= Observer pattern =

Software design pattern based on an event-updated object with a list of dependents

In software design and software engineering, the observer pattern is a software design pattern in which an object, called the subject (also known as event source or event stream), maintains a list of its dependents, called observers (also known as event sinks), and automatically notifies them of any state changes, typically by calling one of their methods. The subject knows its observers through a standardized interface and manages the subscription list directly.

This pattern creates a one-to-many dependency where multiple observers can listen to a single subject, but the coupling is typically synchronous and direct—the subject calls observer methods when changes occur, though asynchronous implementations using event queues are possible. Unlike the publish-subscribe pattern, there is no intermediary broker; the subject and observers have direct references to each other.

It is commonly used to implement event handling systems in event-driven programming, particularly in-process systems like GUI toolkits or MVC frameworks. This makes the pattern well-suited to processing data that arrives unpredictably—such as user input, HTTP requests, GPIO signals, updates from distributed databases, or changes in a GUI model.

==Overview==
The observer design pattern is a behavioural pattern listed among the 23 well-known "Gang of Four" design patterns that address recurring design challenges in order to design flexible and reusable object-oriented software, yielding objects that are easier to implement, change, test, and reuse.

The observer pattern addresses the following requirements:

- A one-to-many dependency between objects should be defined without making the objects tightly coupled.
- When one object changes state, an open-ended number of dependent objects should be updated automatically.
- An object can notify multiple other objects.
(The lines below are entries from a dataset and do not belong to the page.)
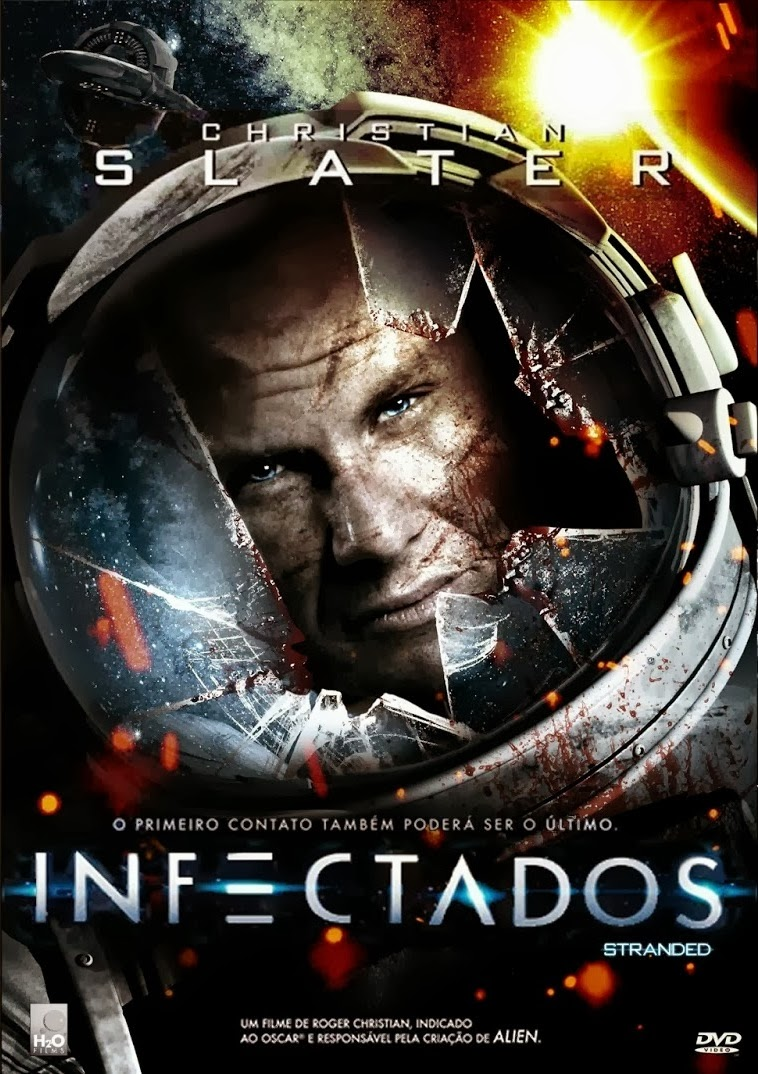 Infectados – Dublado (2013)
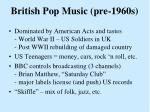 british pop music pre 1960s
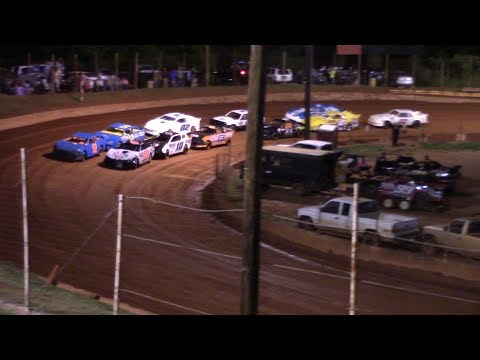 Winder Barrow Speedway Stock 4 Cylinders A's Feature Race 4/27/19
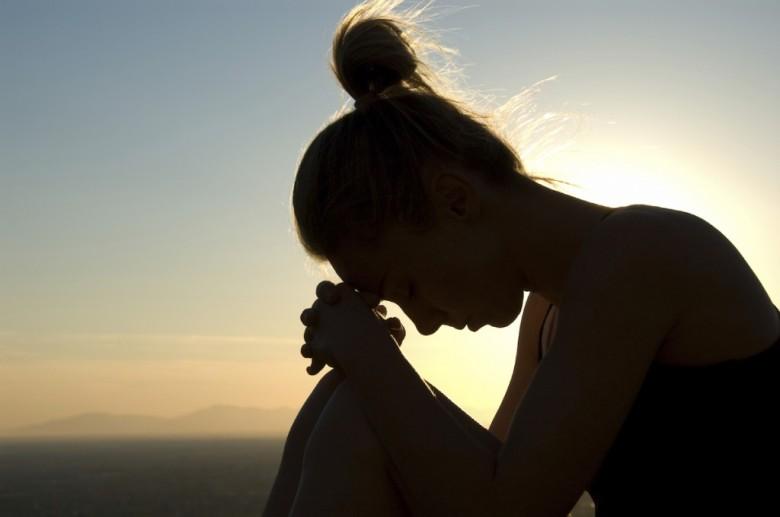 Дали претерано се грижите за тоа што другите мислат за вас?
The naive approach would be for one object (subject) to directly call specific methods on each dependent object. This creates tight coupling because the subject must know the concrete types and specific interfaces of all dependent objects, making the code inflexible and hard to extend. However, this direct approach may be preferable in performance-critical scenarios (such as low-level kernel structures or real-time systems) where the overhead of abstraction is unacceptable and compile-time optimization is crucial.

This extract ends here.